Azul Estácio
Quisemos comprar uma rua, uma
sombrinha, um terreno por uma árvore, um antigo pensionato infestado de
abelhas. (Secretamente, duas bicicletas idênticas). Mas hoje era um dia que
ficou mais velho. Ontem anoiteceu uma valsa já jovem, há muito. Do concreto
gasto se podem ver as estrelas. Geometria caótica, silhuetas úmidas, insetos nos
postes, nos cabelos. Não eram baratas. Como era o nome?
Há uma espécie de santuário nas
dobras das ruas. O movimento te lança como ondas, o choro de órgão te arrepia
os pelos da nuca. Na penumbra, vejo o suor gelado que molha o decote das tuas
costas igual que lágrima.
A eternidade desse segundo
envolve a tua cintura enquanto conto as linhas da calçada, erro e me perco, e
conto de novo.

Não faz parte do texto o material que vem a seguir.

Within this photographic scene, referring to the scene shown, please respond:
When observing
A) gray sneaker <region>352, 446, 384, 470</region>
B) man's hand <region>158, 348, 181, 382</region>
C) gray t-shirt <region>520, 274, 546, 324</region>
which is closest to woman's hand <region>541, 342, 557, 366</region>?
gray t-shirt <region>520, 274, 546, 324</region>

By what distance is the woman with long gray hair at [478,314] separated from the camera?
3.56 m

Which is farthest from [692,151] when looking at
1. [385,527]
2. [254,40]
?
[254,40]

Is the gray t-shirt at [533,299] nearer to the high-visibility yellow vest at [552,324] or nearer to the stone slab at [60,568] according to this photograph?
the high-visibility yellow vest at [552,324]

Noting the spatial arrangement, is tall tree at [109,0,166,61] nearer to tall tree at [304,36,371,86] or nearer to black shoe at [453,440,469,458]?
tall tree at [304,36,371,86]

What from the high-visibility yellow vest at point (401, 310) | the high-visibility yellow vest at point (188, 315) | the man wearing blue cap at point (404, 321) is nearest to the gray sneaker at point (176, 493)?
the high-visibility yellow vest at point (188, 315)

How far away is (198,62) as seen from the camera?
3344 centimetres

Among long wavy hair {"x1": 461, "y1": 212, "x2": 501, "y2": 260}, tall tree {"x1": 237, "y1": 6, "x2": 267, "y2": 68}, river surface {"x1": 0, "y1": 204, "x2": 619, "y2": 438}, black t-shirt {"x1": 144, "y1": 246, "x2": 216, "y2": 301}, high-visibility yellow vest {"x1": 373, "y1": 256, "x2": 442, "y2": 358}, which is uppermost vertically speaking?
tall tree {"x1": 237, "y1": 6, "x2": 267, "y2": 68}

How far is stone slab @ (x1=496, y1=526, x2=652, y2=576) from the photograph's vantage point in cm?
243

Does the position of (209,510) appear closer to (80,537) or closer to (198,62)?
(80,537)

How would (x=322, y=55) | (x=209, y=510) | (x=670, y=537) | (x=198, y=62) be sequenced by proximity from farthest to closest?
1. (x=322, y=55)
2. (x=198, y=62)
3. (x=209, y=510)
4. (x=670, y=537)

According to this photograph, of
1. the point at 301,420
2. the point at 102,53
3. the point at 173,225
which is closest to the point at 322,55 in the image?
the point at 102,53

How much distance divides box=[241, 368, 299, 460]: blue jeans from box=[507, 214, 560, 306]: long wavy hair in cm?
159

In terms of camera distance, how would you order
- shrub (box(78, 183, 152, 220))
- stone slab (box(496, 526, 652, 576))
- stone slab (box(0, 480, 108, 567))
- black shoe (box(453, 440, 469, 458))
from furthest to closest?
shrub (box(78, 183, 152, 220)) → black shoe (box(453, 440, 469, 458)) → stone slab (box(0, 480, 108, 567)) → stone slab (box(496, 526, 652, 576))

Vejo apenas a sombra da liberdade dos seus quadris que se movem
com o barulho dos carros, seus pés que estalam como acordes percussivos em
corda de violão.
Sou toda chão, diante dos olhos
estranhos que passam. Ensaio frases estranhas que só falam na minha cabeça. A
boca balbucia, treme, sem dizer aquilo que é inevitável. As curvas escusas do
Estácio são todas suas. As cervejas chocas do bar também.
O chiaroscuro das ruas se embaçam
com gotas de chuva nos meus olhos. Você tira, enxuga e devolve os óculos ao meu
rosto, pela última vez. Unhas algo ruínas arranham minhas bochechas; já não
estremeço.
Dente queiro quando dói se
arranca. E amor? Se valsa, em tom menor. Se come do pé. Se escreve em azul. Azul Estácio. E todas
as minhas memórias são tuas.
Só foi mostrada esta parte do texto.